Wesley Botelho encerrou sua fala ratificando que esta iniciativa é inconstitucional e sugeriu instituir uma data comemorativa no dia 20 de novembro com a realização de debates sobre o tema.

O vereador Rosalvo Domiciano Frauzino, autor do requerimento para realização da Audiência Pública, disse que não esperava a manifestação contrária da Assessoria Jurídica, mas ressaltou que é importante lutar pelo projeto e solicitou publicamente o apoio dos membros da Comissão de Constituição, Legislação e Redação.

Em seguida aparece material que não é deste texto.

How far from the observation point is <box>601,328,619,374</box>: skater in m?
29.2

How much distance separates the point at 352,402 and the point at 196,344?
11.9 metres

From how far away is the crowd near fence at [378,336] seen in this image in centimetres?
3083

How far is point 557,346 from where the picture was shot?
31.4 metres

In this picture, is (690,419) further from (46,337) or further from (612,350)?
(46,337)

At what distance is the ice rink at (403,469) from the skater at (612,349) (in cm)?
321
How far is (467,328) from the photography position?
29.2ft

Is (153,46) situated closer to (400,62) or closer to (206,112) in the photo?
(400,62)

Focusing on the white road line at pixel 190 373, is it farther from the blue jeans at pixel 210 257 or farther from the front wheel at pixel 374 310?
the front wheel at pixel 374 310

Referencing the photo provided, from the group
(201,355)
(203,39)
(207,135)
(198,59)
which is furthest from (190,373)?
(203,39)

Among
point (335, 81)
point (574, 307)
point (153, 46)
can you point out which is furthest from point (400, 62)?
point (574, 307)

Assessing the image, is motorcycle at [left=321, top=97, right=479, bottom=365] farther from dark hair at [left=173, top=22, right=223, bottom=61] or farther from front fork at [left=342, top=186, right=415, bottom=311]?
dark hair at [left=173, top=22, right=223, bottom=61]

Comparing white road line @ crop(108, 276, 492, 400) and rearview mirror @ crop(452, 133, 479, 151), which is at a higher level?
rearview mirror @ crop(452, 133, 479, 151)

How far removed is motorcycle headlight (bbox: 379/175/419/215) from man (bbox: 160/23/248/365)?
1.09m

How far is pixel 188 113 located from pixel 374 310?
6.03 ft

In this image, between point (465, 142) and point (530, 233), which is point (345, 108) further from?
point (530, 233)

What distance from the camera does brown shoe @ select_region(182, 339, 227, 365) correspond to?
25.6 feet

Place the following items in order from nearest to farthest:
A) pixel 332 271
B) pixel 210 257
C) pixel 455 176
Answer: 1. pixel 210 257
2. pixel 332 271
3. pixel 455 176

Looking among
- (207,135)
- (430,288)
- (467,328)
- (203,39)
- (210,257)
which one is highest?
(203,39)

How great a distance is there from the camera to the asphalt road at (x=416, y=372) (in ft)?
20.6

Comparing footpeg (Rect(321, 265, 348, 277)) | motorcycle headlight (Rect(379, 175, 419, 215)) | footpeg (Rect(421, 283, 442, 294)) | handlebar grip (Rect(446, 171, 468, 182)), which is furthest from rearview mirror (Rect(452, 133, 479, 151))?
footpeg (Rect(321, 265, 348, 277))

Entre os manifestantes na audiência, o advogado Wagno Rocha Antunes citou números que mostram a condição subalterna dos negros na atualidade e que revelam a desigualdade racial presente nas relações sociais no país. Ele citou que o município de Leopoldina, no século XIX, teve um grande contingente de escravizados e que há alguns anos havia espaços segregados onde os negros não podiam frequentar, permanecer e transitar. O advogado defendeu que o projeto de lei promoverá uma reparação e uma justiça histórica com a população negra, já que a data faz uma referência à morte de Zumbi, líder da odisséia libertária do Quilombo dos Palmares, em cuja figura a população negra se reconhece, enaltece-se, eleva sua autoestima e sente-se valorizada.

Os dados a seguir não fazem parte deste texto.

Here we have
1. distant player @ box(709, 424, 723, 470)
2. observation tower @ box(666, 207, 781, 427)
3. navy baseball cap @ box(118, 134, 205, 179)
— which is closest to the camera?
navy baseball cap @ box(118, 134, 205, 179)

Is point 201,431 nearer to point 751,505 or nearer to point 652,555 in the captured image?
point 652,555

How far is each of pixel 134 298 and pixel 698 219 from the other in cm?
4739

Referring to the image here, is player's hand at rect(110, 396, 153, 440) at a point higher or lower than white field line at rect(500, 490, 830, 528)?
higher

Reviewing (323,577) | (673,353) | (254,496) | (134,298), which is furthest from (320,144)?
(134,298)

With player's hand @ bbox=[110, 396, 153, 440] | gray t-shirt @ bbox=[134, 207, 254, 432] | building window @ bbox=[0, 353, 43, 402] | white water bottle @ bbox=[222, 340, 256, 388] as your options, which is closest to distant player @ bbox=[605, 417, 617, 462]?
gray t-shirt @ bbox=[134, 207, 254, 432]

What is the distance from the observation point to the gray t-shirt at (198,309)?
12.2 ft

Sobre a constitucionalidade da matéria, Wagno Antunes citou o Supremo Tribunal Federal que já analisou a referida matéria e entendeu que cabe ao município legislar sobre assuntos de interesses locais. Ele ressaltou que há decisões que afirmam que ela é constitucional, citando como exemplo o fato de a 4ª turma do Superior Tribunal do Trabalho, em 2015, ter concluído pela constitucionalidade do feriado municipal no dia 20 de novembro em São Paulo, instituído pela Lei 14485. O advogado ainda acrescentou que tramita no Congresso Nacional o Projeto de Lei nº 296/15 que determina que o dia 20 de novembro seja feriado nacional e já recebeu parecer favorável por unanimidade da Comissão de Constituição e Justiça e Cidadania da Câmara Federal.

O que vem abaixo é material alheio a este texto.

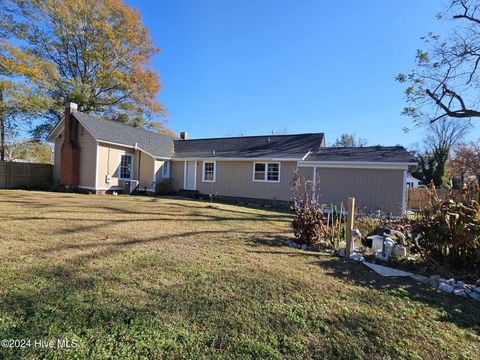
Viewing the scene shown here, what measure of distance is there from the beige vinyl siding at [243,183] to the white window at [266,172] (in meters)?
0.22

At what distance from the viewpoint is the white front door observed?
734 inches

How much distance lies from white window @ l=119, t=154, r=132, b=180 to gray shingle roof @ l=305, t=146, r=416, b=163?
38.0 feet

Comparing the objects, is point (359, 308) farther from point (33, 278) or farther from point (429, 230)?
point (33, 278)

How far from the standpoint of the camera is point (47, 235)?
563cm

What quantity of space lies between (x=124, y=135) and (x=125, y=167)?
7.59 ft

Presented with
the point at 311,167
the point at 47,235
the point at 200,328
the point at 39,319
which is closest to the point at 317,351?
the point at 200,328

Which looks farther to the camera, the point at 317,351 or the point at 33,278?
the point at 33,278

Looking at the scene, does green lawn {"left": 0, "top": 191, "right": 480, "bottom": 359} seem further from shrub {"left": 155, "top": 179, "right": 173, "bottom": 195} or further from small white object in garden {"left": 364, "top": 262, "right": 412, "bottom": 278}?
shrub {"left": 155, "top": 179, "right": 173, "bottom": 195}

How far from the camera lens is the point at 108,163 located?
1673cm

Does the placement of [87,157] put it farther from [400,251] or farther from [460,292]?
[460,292]

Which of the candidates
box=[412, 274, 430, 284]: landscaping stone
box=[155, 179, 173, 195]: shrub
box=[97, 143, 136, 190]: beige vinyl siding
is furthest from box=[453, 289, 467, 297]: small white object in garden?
box=[97, 143, 136, 190]: beige vinyl siding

Em seguida, sucederam-se vários debatedores que se debruçaram sobre o tema, apresentando exemplos para justificar suas posições. Durante toda a reunião, foram apresentados dados estatísticos para comprovar a desigualdade existente no país, uma realidade constatada por estudos e pesquisas. Em vários momentos foram enaltecidas as ações desenvolvidas pelo movimento social negro, destacando o Clube dos Cutubas e o Conselho Municipal da Igualdade Racial. Eles defenderam ser necessário construir relações sociais pautadas no respeito à diversidade, nas quais atos como racismo e discriminação não sejam tolerados. Os manifestantes comentaram que o feriado de 20 de novembro possibilitará a realização de diversas atividades que levarão a uma reflexão mais profunda sobre o nível e a qualidade das relações raciais, com vista a superar o DNA da desigualdade racial que ainda persiste no país. Foi lembrado pelos presentes que Leopoldina teve um grande contingente de escravizados e que chegou a hora de a cidade se reconciliar com o seu passado, reconhecendo a importante participação da raça negra no seu desenvolvimento econômico. Os participantes reconheceram a importância da audiência pública, por tratar de um tema antes considerado como interditado, sobre o qual não se podia falar abertamente. Por isso, eles consideraram que já era uma grande vitória da luta antirracista.

Ao final dos debates, a reunião foi encerrada pelo presidente que convidou a todos a rezarem a oração do Pai Nosso.